EXERCISE PROMPT:
Could you copy out all of the data below, changing every "dark gray roof" to "slate roof" and leaving the rest untouched?

EXTRACTED MATERIAL:
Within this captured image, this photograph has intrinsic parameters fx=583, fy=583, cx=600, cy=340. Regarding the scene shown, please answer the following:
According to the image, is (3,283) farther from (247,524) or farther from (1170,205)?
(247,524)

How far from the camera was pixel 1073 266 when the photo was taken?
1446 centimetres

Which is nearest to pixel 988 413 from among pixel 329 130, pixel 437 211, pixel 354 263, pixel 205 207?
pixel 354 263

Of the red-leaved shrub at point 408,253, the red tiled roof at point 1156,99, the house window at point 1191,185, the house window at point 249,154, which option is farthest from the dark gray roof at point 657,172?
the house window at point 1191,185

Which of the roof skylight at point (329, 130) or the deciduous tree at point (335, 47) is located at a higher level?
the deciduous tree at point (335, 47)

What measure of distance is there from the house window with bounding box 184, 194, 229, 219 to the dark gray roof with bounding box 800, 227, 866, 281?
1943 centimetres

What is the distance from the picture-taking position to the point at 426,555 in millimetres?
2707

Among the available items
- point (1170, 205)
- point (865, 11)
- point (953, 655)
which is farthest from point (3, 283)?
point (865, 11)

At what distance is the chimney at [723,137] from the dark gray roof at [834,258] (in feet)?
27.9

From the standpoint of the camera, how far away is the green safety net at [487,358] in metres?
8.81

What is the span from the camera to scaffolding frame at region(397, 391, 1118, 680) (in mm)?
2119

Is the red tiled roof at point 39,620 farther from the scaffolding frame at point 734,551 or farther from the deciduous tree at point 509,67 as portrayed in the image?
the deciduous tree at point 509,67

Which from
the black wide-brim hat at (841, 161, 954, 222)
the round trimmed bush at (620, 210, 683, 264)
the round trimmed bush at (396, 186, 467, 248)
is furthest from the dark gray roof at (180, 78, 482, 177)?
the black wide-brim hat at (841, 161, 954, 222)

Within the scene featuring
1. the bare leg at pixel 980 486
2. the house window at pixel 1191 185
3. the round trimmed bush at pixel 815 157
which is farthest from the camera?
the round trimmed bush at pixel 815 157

WRITTEN ANSWER:
Within this captured image, this photograph has intrinsic parameters fx=583, fy=583, cx=600, cy=340. Regarding the scene shown, please answer the following:
According to the image, is (3,283) farther from (247,524) or farther from (1170,205)?
(247,524)

How far from the camera was pixel 1073 266 when the photo was taken?
1446 centimetres

Which is nearest to pixel 988 413 from among pixel 329 130, pixel 437 211, pixel 354 263, pixel 205 207?
pixel 354 263

Of the red-leaved shrub at point 408,253, the red tiled roof at point 1156,99, the house window at point 1191,185, the house window at point 249,154, which option is farthest from the slate roof at point 657,172?
the house window at point 1191,185

Which of the roof skylight at point (329, 130) or the deciduous tree at point (335, 47) is located at a higher level?
the deciduous tree at point (335, 47)

What measure of distance is there from the house window with bounding box 184, 194, 229, 219 to the slate roof with bounding box 800, 227, 866, 281?
1943 centimetres

What is the distance from the picture-taking position to the point at 426,555 in millimetres?
2707

Among the available items
- point (1170, 205)
- point (865, 11)
- point (953, 655)
which is farthest from point (3, 283)?
point (865, 11)

At what distance is the chimney at [723,137] from the slate roof at [834,258] (in feet)?
27.9

From the standpoint of the camera, how far away is the green safety net at [487,358] in metres?
8.81

What is the span from the camera to scaffolding frame at region(397, 391, 1118, 680) (in mm)?
2119

Is the red tiled roof at point 39,620 farther from the scaffolding frame at point 734,551 or farther from the deciduous tree at point 509,67 as portrayed in the image?
the deciduous tree at point 509,67

Which from
the black wide-brim hat at (841, 161, 954, 222)
the round trimmed bush at (620, 210, 683, 264)
the round trimmed bush at (396, 186, 467, 248)
is furthest from the slate roof at (180, 78, 482, 177)?
the black wide-brim hat at (841, 161, 954, 222)

Within the scene featuring
1. the bare leg at pixel 980 486
2. the house window at pixel 1191 185
3. the round trimmed bush at pixel 815 157
which is farthest from the camera?
the round trimmed bush at pixel 815 157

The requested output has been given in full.